3/08/2010

Andy Warhol: The Last Decade at the Modern in Fort Worth

by Teresa Gubbins

FORT WORTH — Everyone knows Andy Warhol for his '60s silk-screens of Marilyn Monroe and Campbell's soup. But in the 10 years before he died in 1987, he went through a prolific spell of painting, and that’s documented in Andy Warhol: The Last Decade, which opened last week at the Modern Art Museum of Fort Worth.

The exhibit first premiered at the Milwaukee Art Museum last October; after it leaves Fort Worth in May, it'll go to Brooklyn. It contains 53 pieces, mostly self portraits, plus a series of paintings Warhol did that are based on Leonardo da Vinci’s Last Supper.

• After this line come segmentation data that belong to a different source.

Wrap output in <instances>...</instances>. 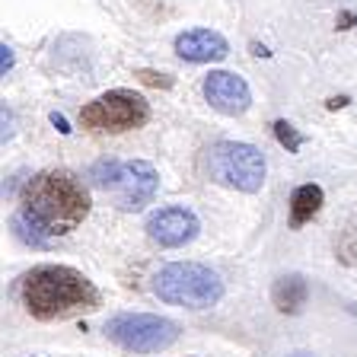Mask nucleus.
<instances>
[{
  "label": "nucleus",
  "instance_id": "dca6fc26",
  "mask_svg": "<svg viewBox=\"0 0 357 357\" xmlns=\"http://www.w3.org/2000/svg\"><path fill=\"white\" fill-rule=\"evenodd\" d=\"M52 121H54V125H58V128H61V131H70V128H67V121H64V119H61V115H52Z\"/></svg>",
  "mask_w": 357,
  "mask_h": 357
},
{
  "label": "nucleus",
  "instance_id": "20e7f679",
  "mask_svg": "<svg viewBox=\"0 0 357 357\" xmlns=\"http://www.w3.org/2000/svg\"><path fill=\"white\" fill-rule=\"evenodd\" d=\"M208 172L217 185L252 195L265 182V156L252 144L220 141L208 150Z\"/></svg>",
  "mask_w": 357,
  "mask_h": 357
},
{
  "label": "nucleus",
  "instance_id": "9d476101",
  "mask_svg": "<svg viewBox=\"0 0 357 357\" xmlns=\"http://www.w3.org/2000/svg\"><path fill=\"white\" fill-rule=\"evenodd\" d=\"M176 54L182 61H192V64H211V61L227 58L230 45L214 29H188L176 36Z\"/></svg>",
  "mask_w": 357,
  "mask_h": 357
},
{
  "label": "nucleus",
  "instance_id": "f257e3e1",
  "mask_svg": "<svg viewBox=\"0 0 357 357\" xmlns=\"http://www.w3.org/2000/svg\"><path fill=\"white\" fill-rule=\"evenodd\" d=\"M89 192L67 169H45L32 176L20 198V220L36 227L45 239L77 230L89 217Z\"/></svg>",
  "mask_w": 357,
  "mask_h": 357
},
{
  "label": "nucleus",
  "instance_id": "f3484780",
  "mask_svg": "<svg viewBox=\"0 0 357 357\" xmlns=\"http://www.w3.org/2000/svg\"><path fill=\"white\" fill-rule=\"evenodd\" d=\"M342 105H348V99H332V102H328V109H342Z\"/></svg>",
  "mask_w": 357,
  "mask_h": 357
},
{
  "label": "nucleus",
  "instance_id": "1a4fd4ad",
  "mask_svg": "<svg viewBox=\"0 0 357 357\" xmlns=\"http://www.w3.org/2000/svg\"><path fill=\"white\" fill-rule=\"evenodd\" d=\"M204 99L211 102V109H217L220 115H243L252 105V89L233 70H211L204 77Z\"/></svg>",
  "mask_w": 357,
  "mask_h": 357
},
{
  "label": "nucleus",
  "instance_id": "423d86ee",
  "mask_svg": "<svg viewBox=\"0 0 357 357\" xmlns=\"http://www.w3.org/2000/svg\"><path fill=\"white\" fill-rule=\"evenodd\" d=\"M105 335H109V342H115L125 351H134V354H156L178 338V326L166 316H153V312H121L105 322Z\"/></svg>",
  "mask_w": 357,
  "mask_h": 357
},
{
  "label": "nucleus",
  "instance_id": "6e6552de",
  "mask_svg": "<svg viewBox=\"0 0 357 357\" xmlns=\"http://www.w3.org/2000/svg\"><path fill=\"white\" fill-rule=\"evenodd\" d=\"M201 223L195 217V211L188 208H160L147 217V236L163 249H178L188 245L198 236Z\"/></svg>",
  "mask_w": 357,
  "mask_h": 357
},
{
  "label": "nucleus",
  "instance_id": "f8f14e48",
  "mask_svg": "<svg viewBox=\"0 0 357 357\" xmlns=\"http://www.w3.org/2000/svg\"><path fill=\"white\" fill-rule=\"evenodd\" d=\"M322 198H326V195H322V188L312 185V182L294 188V195H290V223H294V227H303V223H310L312 217L319 214Z\"/></svg>",
  "mask_w": 357,
  "mask_h": 357
},
{
  "label": "nucleus",
  "instance_id": "9b49d317",
  "mask_svg": "<svg viewBox=\"0 0 357 357\" xmlns=\"http://www.w3.org/2000/svg\"><path fill=\"white\" fill-rule=\"evenodd\" d=\"M306 300H310V284H306L303 275H284L271 287V303L278 306V312L297 316L306 306Z\"/></svg>",
  "mask_w": 357,
  "mask_h": 357
},
{
  "label": "nucleus",
  "instance_id": "f03ea898",
  "mask_svg": "<svg viewBox=\"0 0 357 357\" xmlns=\"http://www.w3.org/2000/svg\"><path fill=\"white\" fill-rule=\"evenodd\" d=\"M20 297L32 319L52 322V319L74 316V312L96 310L99 290L93 287V281H89L86 275H80L77 268L38 265L22 278Z\"/></svg>",
  "mask_w": 357,
  "mask_h": 357
},
{
  "label": "nucleus",
  "instance_id": "4468645a",
  "mask_svg": "<svg viewBox=\"0 0 357 357\" xmlns=\"http://www.w3.org/2000/svg\"><path fill=\"white\" fill-rule=\"evenodd\" d=\"M137 80L147 83V86H163V89H169V86H172V77L156 74V70H137Z\"/></svg>",
  "mask_w": 357,
  "mask_h": 357
},
{
  "label": "nucleus",
  "instance_id": "2eb2a0df",
  "mask_svg": "<svg viewBox=\"0 0 357 357\" xmlns=\"http://www.w3.org/2000/svg\"><path fill=\"white\" fill-rule=\"evenodd\" d=\"M0 70H3V77H7V70L10 67H13V48H10V45H3V48H0Z\"/></svg>",
  "mask_w": 357,
  "mask_h": 357
},
{
  "label": "nucleus",
  "instance_id": "39448f33",
  "mask_svg": "<svg viewBox=\"0 0 357 357\" xmlns=\"http://www.w3.org/2000/svg\"><path fill=\"white\" fill-rule=\"evenodd\" d=\"M96 182L112 192L119 211H141L156 198L160 176L147 160H128V163H102L96 166Z\"/></svg>",
  "mask_w": 357,
  "mask_h": 357
},
{
  "label": "nucleus",
  "instance_id": "7ed1b4c3",
  "mask_svg": "<svg viewBox=\"0 0 357 357\" xmlns=\"http://www.w3.org/2000/svg\"><path fill=\"white\" fill-rule=\"evenodd\" d=\"M153 290L163 303L188 306V310H208V306L220 303L223 281L208 265L172 261V265L160 268V275L153 278Z\"/></svg>",
  "mask_w": 357,
  "mask_h": 357
},
{
  "label": "nucleus",
  "instance_id": "0eeeda50",
  "mask_svg": "<svg viewBox=\"0 0 357 357\" xmlns=\"http://www.w3.org/2000/svg\"><path fill=\"white\" fill-rule=\"evenodd\" d=\"M150 119V105L144 96L131 93V89H112L105 96L93 99L80 109V125L89 131H134Z\"/></svg>",
  "mask_w": 357,
  "mask_h": 357
},
{
  "label": "nucleus",
  "instance_id": "ddd939ff",
  "mask_svg": "<svg viewBox=\"0 0 357 357\" xmlns=\"http://www.w3.org/2000/svg\"><path fill=\"white\" fill-rule=\"evenodd\" d=\"M275 137H278V144H281V147H287V153H297L300 144H303V137H300V134L294 131L287 121H275Z\"/></svg>",
  "mask_w": 357,
  "mask_h": 357
}]
</instances>
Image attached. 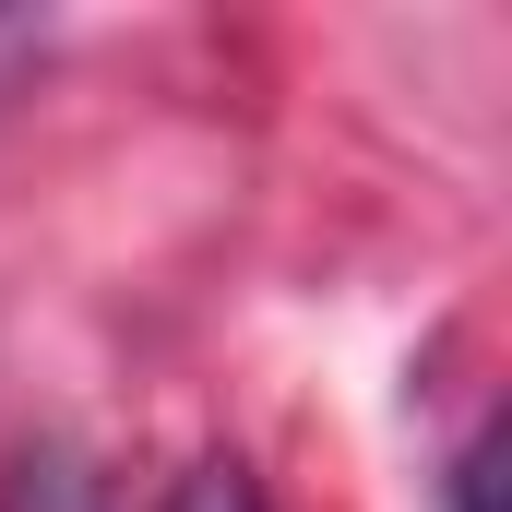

Some pieces in the exhibit are the Andy we know, such as the black-and-white version of the Campbell’s soup can and the 25-foot-long horizontal montage of celebrity portrait photographs. But the remainder of the works are newer abstract paintings and collaborations with young New York artists such as Jean-Michel Basquiat.


Museum patrons check out Andy Warhol's "Flowers"According to curator Joseph Ketner, Warhol was inspired to begin painting anew after attending the 1977 opening of the Centre Pompidou in Paris. He began his "Oxidation" paintings where he experimented with the effects of urine on metal; in order words, he pissed on his paintings.

He started the Last Supper series for Alexandre Iolas, a dealer whose gallery was located across from Santa maria delle Grazie, where da Vinci's original resides.

Some ascribe religious significance to Warhol’s painting of the Last Supper, saying that he was facing his own mortality and confronting his Catholicism, while others don’t find the Last Supper series any more religious than his pop pieces.

Either way, it's a treat to see such huge paintings hanging on a wall. One of the Last Supper paintings consists of two duplications of the original, side-by-side, and it seems to go on forever. The Modern does a skillful job of mounting the entire exhibit. (Alas, they forbid photo-taking; the photos here were snapped on the sly.) Nearly all of the works can be seen here, which is the installation in Milwaukee. If those photos are correct, it seems like Milwaukee hung the show more symmetrically. For example, in Milwaukee, the two Rorschach Test paintings hang side by side. But at the Modern, they’re opposite each other, across a long salon. If you gaze up at one, then turn around -- boo, you’re facing the other. It's a neat "gotcha."


Andy Warhol's "Self-Portrait (Strangulation)"Right at the entrance you’re greeted with a slice of Warholian wit: There’s an L-shaped salon covered with "Andy Warhol wallpaper", with a grid-like pattern of his head and shoulders. Other paintings are then hung on top of the wallpaper, including Self-Portrait (Strangulation), a polyptych with 10 images of Andy’s head and a pair of hands wrapped around his neck. The juxtaposition of the Strangulation self-portrait on top of the self-portrait wallpaper is enough to bring a smile.

As part of the exhibit, a TV broadcasts Warhol's cable-TV interview shows Andy Warhol's TV and Andy Warhol's Fifteen Minutes, where he drones on and on about trivial things with his interview subjects or else shoots pretty people. A note on the wall explains that he was being deliberately anti-intellectual, but I had the same reaction this person had: It made me think we have Warhol to blame for the empty-headed state of TV today.